Hypothesis testing is presented as the decision-making tool for turning sample data into probabilistic claims about a population—especially when business, finance, and economics can’t rely on “try it and see” forever. The core problem: observed results (like longer average YouTube view duration after changing a video style) can be caused by randomness, smarter timing, or other hidden factors. For high-stakes decisions—whether a new product should replace an old one, or whether a training program truly improves productivity—teams need a structured way to test whether an observed difference is strong enough to reject a “no change” assumption.

The session frames hypothesis testing around two competing statements. The null hypothesis (H0) assumes no significant effect or difference—“nothing new is happening.” The alternative hypothesis (H1) contradicts H0 and represents the effect of interest—“the new method increases/decreases the metric” or “the weight is not equal to the claimed value.” A key rule of thumb is emphasized: H0 is the status-quo baseline, and H1 is the challenge. After collecting data, the logic is not “prove H0 true,” but “reject H0 if evidence is strong enough.” Confusion is addressed directly: failing to reject H0 does not mean H0 is true; it only means the data didn’t provide sufficient evidence against it.

To operationalize the decision, the lecture introduces the “rejection region approach” as a step-by-step workflow. First, H0 and H1 are defined (e.g., average view duration is equal to 6 minutes under the old vs. new shooting technique, or a product weight equals 50 grams). Next, a significance level (α) is chosen—commonly 0.05 or 0.01—which represents the probability of rejecting H0 when H0 is actually true (linked to Type I error). Then assumptions determine which test to use (for example, a z-test when population standard deviation is known and a t-test when it isn’t). After computing a test statistic (like a t-statistic), the result is compared to critical values on a normal curve to decide whether to reject or not reject H0. The session also walks through two concrete examples: a training program productivity test (sample mean productivity rises from a baseline of 50 to 53 with n=30, σ known) and a consumer “50 grams” weight claim test (testing whether the mean weight differs from 50 using a two-sided setup with σ=4 and n=40).

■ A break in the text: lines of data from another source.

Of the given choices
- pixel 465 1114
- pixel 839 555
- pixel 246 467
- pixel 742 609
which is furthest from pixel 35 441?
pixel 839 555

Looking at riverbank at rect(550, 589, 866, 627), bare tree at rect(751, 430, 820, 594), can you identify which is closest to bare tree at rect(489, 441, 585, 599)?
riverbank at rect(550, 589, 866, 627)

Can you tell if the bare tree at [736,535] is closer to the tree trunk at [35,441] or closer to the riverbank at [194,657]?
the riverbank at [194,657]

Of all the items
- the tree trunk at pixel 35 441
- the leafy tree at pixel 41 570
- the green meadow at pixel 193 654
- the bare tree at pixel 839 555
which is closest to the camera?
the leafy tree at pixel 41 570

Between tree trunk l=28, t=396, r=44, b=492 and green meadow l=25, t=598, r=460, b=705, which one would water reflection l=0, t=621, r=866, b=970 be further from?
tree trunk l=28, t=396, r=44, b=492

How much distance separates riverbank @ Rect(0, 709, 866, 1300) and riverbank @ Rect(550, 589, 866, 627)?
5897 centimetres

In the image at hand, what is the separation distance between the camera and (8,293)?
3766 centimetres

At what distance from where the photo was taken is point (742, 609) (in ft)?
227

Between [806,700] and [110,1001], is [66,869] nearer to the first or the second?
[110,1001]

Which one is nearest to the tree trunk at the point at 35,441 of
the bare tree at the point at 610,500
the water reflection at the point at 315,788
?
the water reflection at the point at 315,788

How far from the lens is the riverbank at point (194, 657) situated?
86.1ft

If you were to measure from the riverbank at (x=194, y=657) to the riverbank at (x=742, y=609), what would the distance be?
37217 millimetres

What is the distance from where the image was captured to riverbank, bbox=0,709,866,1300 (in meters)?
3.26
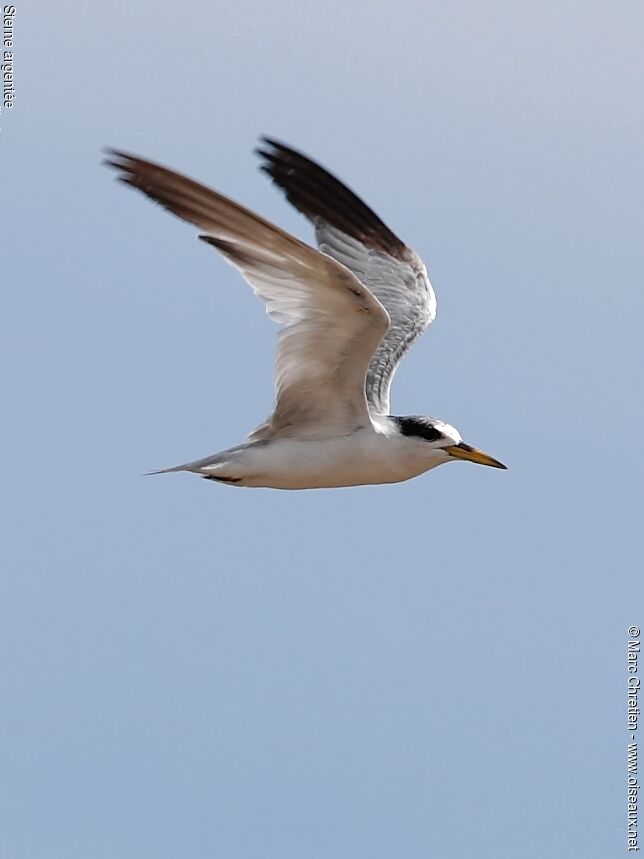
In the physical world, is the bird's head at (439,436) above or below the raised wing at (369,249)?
below

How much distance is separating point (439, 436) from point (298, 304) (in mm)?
1615

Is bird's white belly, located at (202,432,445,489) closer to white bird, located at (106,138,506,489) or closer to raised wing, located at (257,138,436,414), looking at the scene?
white bird, located at (106,138,506,489)

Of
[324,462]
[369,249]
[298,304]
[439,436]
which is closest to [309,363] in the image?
[298,304]

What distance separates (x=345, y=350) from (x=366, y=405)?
56 centimetres

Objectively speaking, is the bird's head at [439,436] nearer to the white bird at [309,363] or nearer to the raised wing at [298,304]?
the white bird at [309,363]

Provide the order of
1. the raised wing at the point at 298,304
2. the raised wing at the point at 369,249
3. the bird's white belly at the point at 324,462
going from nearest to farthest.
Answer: the raised wing at the point at 298,304 < the bird's white belly at the point at 324,462 < the raised wing at the point at 369,249

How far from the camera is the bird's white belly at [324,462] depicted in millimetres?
13320

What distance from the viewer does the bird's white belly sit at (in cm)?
1332

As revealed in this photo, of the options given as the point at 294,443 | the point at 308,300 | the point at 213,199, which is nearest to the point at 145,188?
the point at 213,199

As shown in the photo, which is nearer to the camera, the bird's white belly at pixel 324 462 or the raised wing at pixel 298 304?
the raised wing at pixel 298 304

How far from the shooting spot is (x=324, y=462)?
13.3m

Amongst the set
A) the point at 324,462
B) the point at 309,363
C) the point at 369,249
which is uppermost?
the point at 369,249

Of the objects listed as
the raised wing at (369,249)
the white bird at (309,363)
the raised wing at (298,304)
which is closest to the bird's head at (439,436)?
the white bird at (309,363)

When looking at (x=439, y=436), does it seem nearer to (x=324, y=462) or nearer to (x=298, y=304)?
(x=324, y=462)
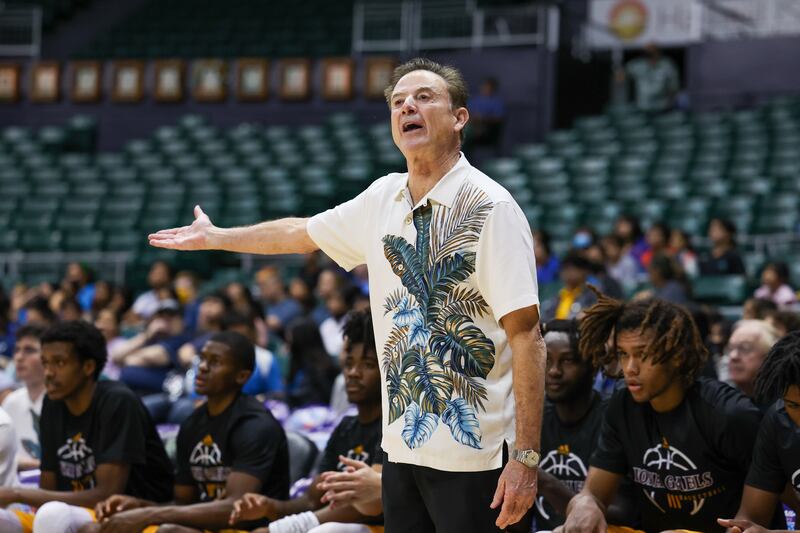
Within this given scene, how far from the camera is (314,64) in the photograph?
18.3 meters

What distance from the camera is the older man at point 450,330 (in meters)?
3.08

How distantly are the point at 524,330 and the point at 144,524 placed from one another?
2.60m

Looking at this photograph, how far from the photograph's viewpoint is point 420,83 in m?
3.26

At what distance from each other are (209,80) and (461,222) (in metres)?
16.1

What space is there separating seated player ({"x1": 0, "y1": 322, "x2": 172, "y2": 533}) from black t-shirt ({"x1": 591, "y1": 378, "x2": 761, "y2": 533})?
224cm

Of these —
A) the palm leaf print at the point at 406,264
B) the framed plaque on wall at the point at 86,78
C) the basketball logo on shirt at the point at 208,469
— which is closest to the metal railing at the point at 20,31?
the framed plaque on wall at the point at 86,78

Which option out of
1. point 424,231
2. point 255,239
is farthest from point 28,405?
point 424,231

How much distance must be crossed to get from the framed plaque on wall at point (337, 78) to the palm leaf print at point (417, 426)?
15.2 m

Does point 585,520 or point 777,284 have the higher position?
Result: point 777,284

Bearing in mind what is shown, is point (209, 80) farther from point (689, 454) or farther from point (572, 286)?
point (689, 454)

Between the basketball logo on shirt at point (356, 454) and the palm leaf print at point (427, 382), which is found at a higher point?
the palm leaf print at point (427, 382)

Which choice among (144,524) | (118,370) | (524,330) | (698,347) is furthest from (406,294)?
(118,370)

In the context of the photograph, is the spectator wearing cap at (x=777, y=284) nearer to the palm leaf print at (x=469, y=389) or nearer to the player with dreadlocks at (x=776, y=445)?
the player with dreadlocks at (x=776, y=445)

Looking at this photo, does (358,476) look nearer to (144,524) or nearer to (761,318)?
(144,524)
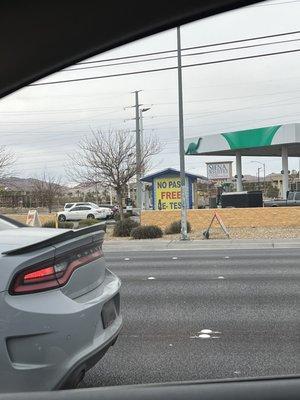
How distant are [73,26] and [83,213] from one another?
1635 inches

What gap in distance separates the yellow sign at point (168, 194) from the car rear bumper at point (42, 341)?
2882 centimetres

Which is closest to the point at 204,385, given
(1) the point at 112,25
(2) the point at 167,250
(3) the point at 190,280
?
(1) the point at 112,25

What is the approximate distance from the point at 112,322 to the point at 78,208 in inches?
1566

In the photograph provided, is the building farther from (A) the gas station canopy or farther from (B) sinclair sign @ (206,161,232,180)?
(B) sinclair sign @ (206,161,232,180)

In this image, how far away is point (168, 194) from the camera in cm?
3272

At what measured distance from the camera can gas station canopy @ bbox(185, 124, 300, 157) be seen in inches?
1310

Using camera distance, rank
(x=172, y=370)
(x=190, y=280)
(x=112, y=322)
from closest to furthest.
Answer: (x=112, y=322) < (x=172, y=370) < (x=190, y=280)

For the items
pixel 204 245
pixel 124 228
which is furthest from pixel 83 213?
pixel 204 245

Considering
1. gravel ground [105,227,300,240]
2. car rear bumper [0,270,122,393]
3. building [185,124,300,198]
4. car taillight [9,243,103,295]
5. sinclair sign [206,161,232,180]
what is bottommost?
gravel ground [105,227,300,240]

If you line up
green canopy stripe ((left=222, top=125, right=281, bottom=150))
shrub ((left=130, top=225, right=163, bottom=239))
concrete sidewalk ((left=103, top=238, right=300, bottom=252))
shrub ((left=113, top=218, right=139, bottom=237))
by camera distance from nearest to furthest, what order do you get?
concrete sidewalk ((left=103, top=238, right=300, bottom=252)) → shrub ((left=130, top=225, right=163, bottom=239)) → shrub ((left=113, top=218, right=139, bottom=237)) → green canopy stripe ((left=222, top=125, right=281, bottom=150))

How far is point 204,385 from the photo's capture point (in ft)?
7.12

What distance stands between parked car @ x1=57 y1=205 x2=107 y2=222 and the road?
101 feet

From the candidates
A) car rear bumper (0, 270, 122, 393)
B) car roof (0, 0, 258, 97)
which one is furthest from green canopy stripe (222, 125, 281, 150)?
car roof (0, 0, 258, 97)

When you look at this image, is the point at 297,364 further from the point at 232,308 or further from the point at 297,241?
the point at 297,241
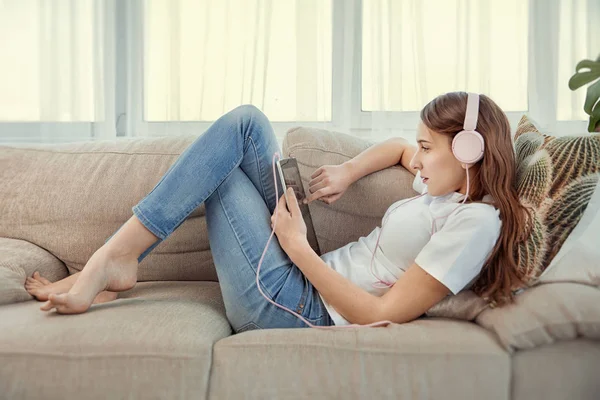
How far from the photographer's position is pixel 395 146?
1722 millimetres

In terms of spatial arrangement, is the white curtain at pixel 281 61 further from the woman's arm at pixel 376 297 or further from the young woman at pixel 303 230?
the woman's arm at pixel 376 297

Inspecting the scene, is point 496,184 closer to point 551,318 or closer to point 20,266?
point 551,318

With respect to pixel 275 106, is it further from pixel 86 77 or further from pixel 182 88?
pixel 86 77

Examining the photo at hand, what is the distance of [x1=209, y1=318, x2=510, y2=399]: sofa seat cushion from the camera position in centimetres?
114

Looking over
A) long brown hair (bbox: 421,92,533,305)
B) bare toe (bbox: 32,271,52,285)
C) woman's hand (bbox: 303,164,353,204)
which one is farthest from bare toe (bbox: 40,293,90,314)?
long brown hair (bbox: 421,92,533,305)

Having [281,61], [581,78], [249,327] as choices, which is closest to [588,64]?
[581,78]

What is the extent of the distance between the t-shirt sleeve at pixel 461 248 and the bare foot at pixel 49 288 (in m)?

The lecture then pivots to limitations of the rejection-region method: it can’t meaningfully distinguish between very close test statistics (e.g., 1.95 vs. 1.97) if both fall on the same side of the boundary. That motivates the next approach—p-value—promised for the following class. Additional foundational concepts are introduced: Type I vs. Type II errors, the trade-off controlled by α, and the difference between one-tailed and two-tailed tests based on whether the alternative hypothesis specifies “greater than,” “less than,” or “not equal to.” Finally, hypothesis testing is positioned as broadly useful across domains—evaluating interventions, comparing means and proportions, analyzing relationships, testing independence of categorical variables, and supporting machine learning tasks like model comparison, feature selection, hyperparameter tuning, and checking algorithm assumptions.

Cornell Notes

Hypothesis testing turns sample evidence into a structured decision about population parameters by pitting a null hypothesis (H0: “no effect”) against an alternative hypothesis (H1: “an effect exists”). The session emphasizes that rejecting H0 means the data provide strong evidence against “no change,” while failing to reject H0 does not prove H0 is true. A significance level α (often 0.05 or 0.01) sets the tolerance for Type I error—rejecting H0 when it’s actually true. Using the rejection-region approach, the workflow defines H0/H1, chooses α, checks assumptions (z-test vs t-test), computes a test statistic, and compares it to critical values to decide reject vs not reject. Examples include testing whether a training program increases productivity and whether a package’s mean weight differs from 50 grams.

Why does hypothesis testing exist if you already observe differences in data (like longer view duration after changing a video style)?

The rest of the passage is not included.